The A&A vertical is a bit more cyclical, as demand for antiques naturally should be more economically sensitive and discretionary, though it likely does have a supply boost during a recession (more need to sell due to debt burdens and downsizing). However, the low end part of the market that ATG focuses on (average lot size of ~250 gbp) should be much less sensitive than high-end markets. Data by Art Economics in 2022 showed that sales value in the lower to mid market (sub $50k, so ATG is in the very low end here) only declined 8% in 2009, while the high-end market declined over 50% during that same time. Cyclicality has been one of the key debates for the stock in the last year, and the strong results from both I&C and A&A segments (the volume-price dynamic previously mentioned) largely has validated the resiliency of the business. Of course a more severe economic downturn will be a greater headwind to the business, but so far, management is guiding to accelerate growth for the rest of the year and the business continues to chug along.

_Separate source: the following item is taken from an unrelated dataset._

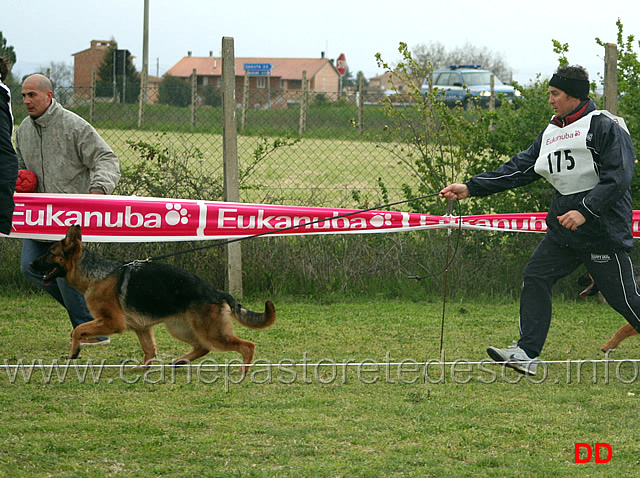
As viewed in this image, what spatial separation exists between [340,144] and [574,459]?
8.18 metres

ATG has been and intends to keep consolidating its industry. We think the deals so far have made sense and have been executed and integrated well. There seems to be fragmentation in certain pockets of markets they compete in and as a leader with a competent M&A team in our opinion, a roll-up strategy could fast track their growth and strengthen their scale driven network effects. As we’ve seen in other market place and classifieds verticals, scale is the name of the game and the industry will likely consolidate to a few large players. Not all deals have been to add scale alone. Their acquisition of Live Auctioneers in 2021 helped ATG to roll-out LiveAuctioneers payment solutions to the rest of ATG’s platforms along with other technology related know-hows. As they focus on increasing other services to increase take-rate, it’s possible they buy for the purpose of adding/improving more features.

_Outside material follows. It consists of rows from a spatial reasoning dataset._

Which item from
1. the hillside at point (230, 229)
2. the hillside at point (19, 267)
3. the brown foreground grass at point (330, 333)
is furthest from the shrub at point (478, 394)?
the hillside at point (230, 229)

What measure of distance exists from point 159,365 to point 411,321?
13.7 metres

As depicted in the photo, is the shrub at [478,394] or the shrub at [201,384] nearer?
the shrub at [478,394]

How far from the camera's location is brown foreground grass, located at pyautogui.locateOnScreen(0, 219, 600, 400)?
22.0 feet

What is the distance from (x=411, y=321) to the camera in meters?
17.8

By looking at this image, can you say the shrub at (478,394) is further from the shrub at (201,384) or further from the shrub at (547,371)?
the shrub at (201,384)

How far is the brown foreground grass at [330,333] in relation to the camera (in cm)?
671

Starting with underlying GMV growth of 5-7% through cycle, between online share gain (1%-3%), ATG’s share gain (1-3%) , take rate expansion from payments and marketing (5-10%), there are multiple shots at goal to get to 15-20% growth before accounting for any M&A. Their willingness to leverage this growth with 2-plus turns of debt (for M&A or buybacks) is also helpful for long-term returns. The proven operating leverage of the business also means the bottomline can grow faster as well.
And for a high quality scaled classifieds business with high incremental margins growing at ~15%+, the ~5% FCF yield and low teens EBITDA multiple the stock is trading at does not seem too demanding to underwrite an IRR that starts with a 2 handle. Classifieds and marketplaces with this level of predictability & growth often trade closer to 10x rev and 2-4% FCF yields, vs ATG’s 6x revs today.
We think CEO John-Paul Savant is the right person to execute their playbook given his highly relevant skill sets he brings from ebay and paypal, and we view the presence of TA associates as the largest shareholder (~17% shares outstanding) and board representation as plus as minority shareholders.
If all goes to plan, the stock can re-rate as organic revenue growth accelerates north of 15%. perhaps to 20%.